The Eighth Circuit recently reaffirmed one of the central holdings of Dukes v. Wal-Mart—commonality is no longer a “rubber stamp.” In Luiken v. Domino’s Pizza, a Domino’s delivery driver sought to represent a class of about 1,600 fellow drivers in an action against the pizza giant for wrongfully withholding tips. No. 12-1216, 2013 U.S. App. LEXIS 2393, at *1-2 (8th Cir. Feb. 4, 2013). The suit arose from a $1.00 delivery charge implemented by Domino’s in Minnesota starting in 2005. The charge was applied to each delivery, and none of it went to delivery drivers. The company disclosed the charge to customers in varying ways, depending on the method of order. For example, online purchasers were informed that “Delivery charge will apply,” while credit card users signed receipts with the charge included in the pre-tip “Amount” line. Moreover, some drivers explained the delivery charge to customers while others did not.
Luiken sued Domino’s claiming that the delivery charge violated Minnesota gratuity laws. Under Minnesota statute, any gratuity “deposited in or about a place of business for personal services rendered by an employee is the sole property of the employee.” (Minn. Stat. § 177.24 Subdiv. 3). A “gratuity,” which under the statute is not limited to “tips”, includes “an obligatory charge assessed to customers…which might reasonably be construed by the…customer…as being a payment for personal services rendered by an employee….” (quoting Minn. Stat. § 177.23 Subdiv. 9). According to Luiken, the delivery charge constituted a “gratuity” and was therefore the sole property of Domino’s delivery drivers. Id.

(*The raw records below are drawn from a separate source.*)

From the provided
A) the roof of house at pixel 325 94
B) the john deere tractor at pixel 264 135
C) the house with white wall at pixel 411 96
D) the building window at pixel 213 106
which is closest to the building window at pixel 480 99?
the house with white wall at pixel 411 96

The district court certified a Rule 23(b)(3) class of delivery drivers, and the Eighth Circuit reversed. According to the Eighth Circuit, the certified class did not meet the commonality requirement. The court’s analysis centered on the fact that a service charge constitutes a “gratuity” for purposes of the statute only if it could “reasonably be construed” by the customer as payment for personal services. “The customer’s circumstances determine whether the delivery charge might reasonably be construed as a payment for personal services.” For example, “[s]ome pizza customers asked about the charge and some did not; some employees volunteered that it was not a gratuity and some did not.” “[C]ontext can be critical in applying” a reasonableness standard such as this, and therefore commonality was lacking.

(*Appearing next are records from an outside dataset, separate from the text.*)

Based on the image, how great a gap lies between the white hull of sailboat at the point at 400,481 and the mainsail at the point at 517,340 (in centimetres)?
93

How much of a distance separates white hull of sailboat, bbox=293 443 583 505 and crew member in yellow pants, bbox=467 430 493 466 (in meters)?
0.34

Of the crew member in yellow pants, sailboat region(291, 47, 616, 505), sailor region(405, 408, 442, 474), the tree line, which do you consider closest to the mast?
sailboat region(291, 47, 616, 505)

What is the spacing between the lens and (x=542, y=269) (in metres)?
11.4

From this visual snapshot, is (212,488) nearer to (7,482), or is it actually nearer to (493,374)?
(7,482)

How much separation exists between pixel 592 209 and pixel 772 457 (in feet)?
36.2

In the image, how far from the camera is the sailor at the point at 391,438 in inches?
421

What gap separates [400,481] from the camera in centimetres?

The Eighth Circuit likened the lack of commonality in Luiken to that in Dukes. Class certification was inappropriate in Dukes because “the plaintiffs did not identify ‘a common mode of exercising discretion [among Wal-Mart managers] that pervade[ed] the entire company.’” Id. at *14 (quoting Wal-Mart Stores, Inc. v. Dukes, 131 S. Ct. 2541, 2551 (2011)). As such, “‘demonstrating the invalidity of one manager’s use of discretion [would] do nothing to demonstrate the invalidity of another’s.’” Similarly, whether the delivery charge in Luiken “might reasonably be construed as a payment for personal services in one transaction does not determine whether it might reasonably be construed that way in another transaction.”

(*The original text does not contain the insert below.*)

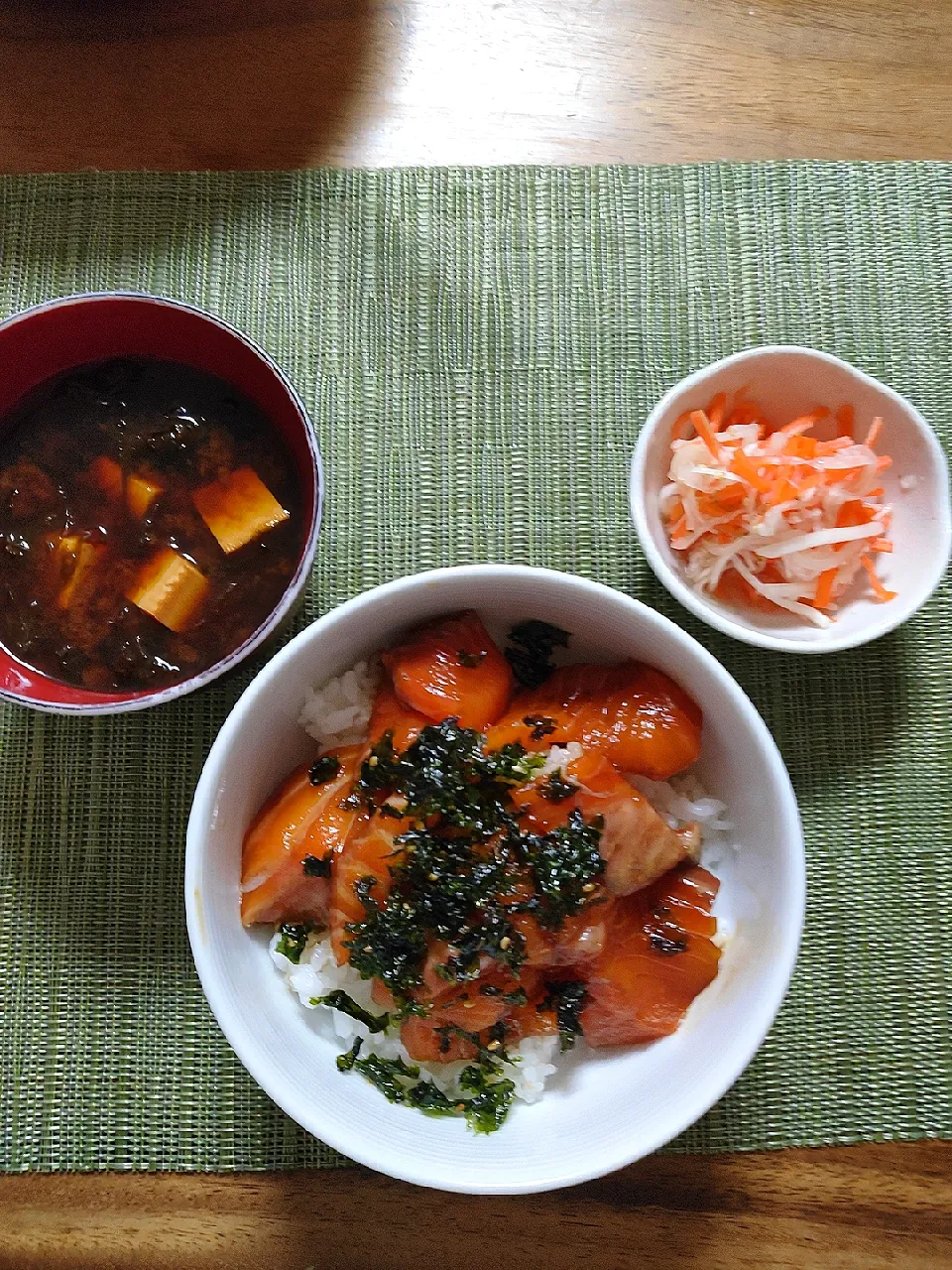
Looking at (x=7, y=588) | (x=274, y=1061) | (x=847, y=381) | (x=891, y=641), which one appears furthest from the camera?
(x=891, y=641)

Luiken shows that lower courts have taken to heart the Supreme Court’s admonition that: “‘What matters to class certification…is not the raising of common ‘questions’—even in droves—but, rather the capacity of a classwide proceeding to generate common answers apt to drive the resolution of the litigation. Dissimilarities within the proposed class are what have the potential to impede the generation of common answers.’” Dukes, 131 S. Ct. at 2551 (quoting Nagareda, Class Certification in the Age of Aggregate Proof, 84 N.Y.U. L. Rev. 97, 132 (2009)).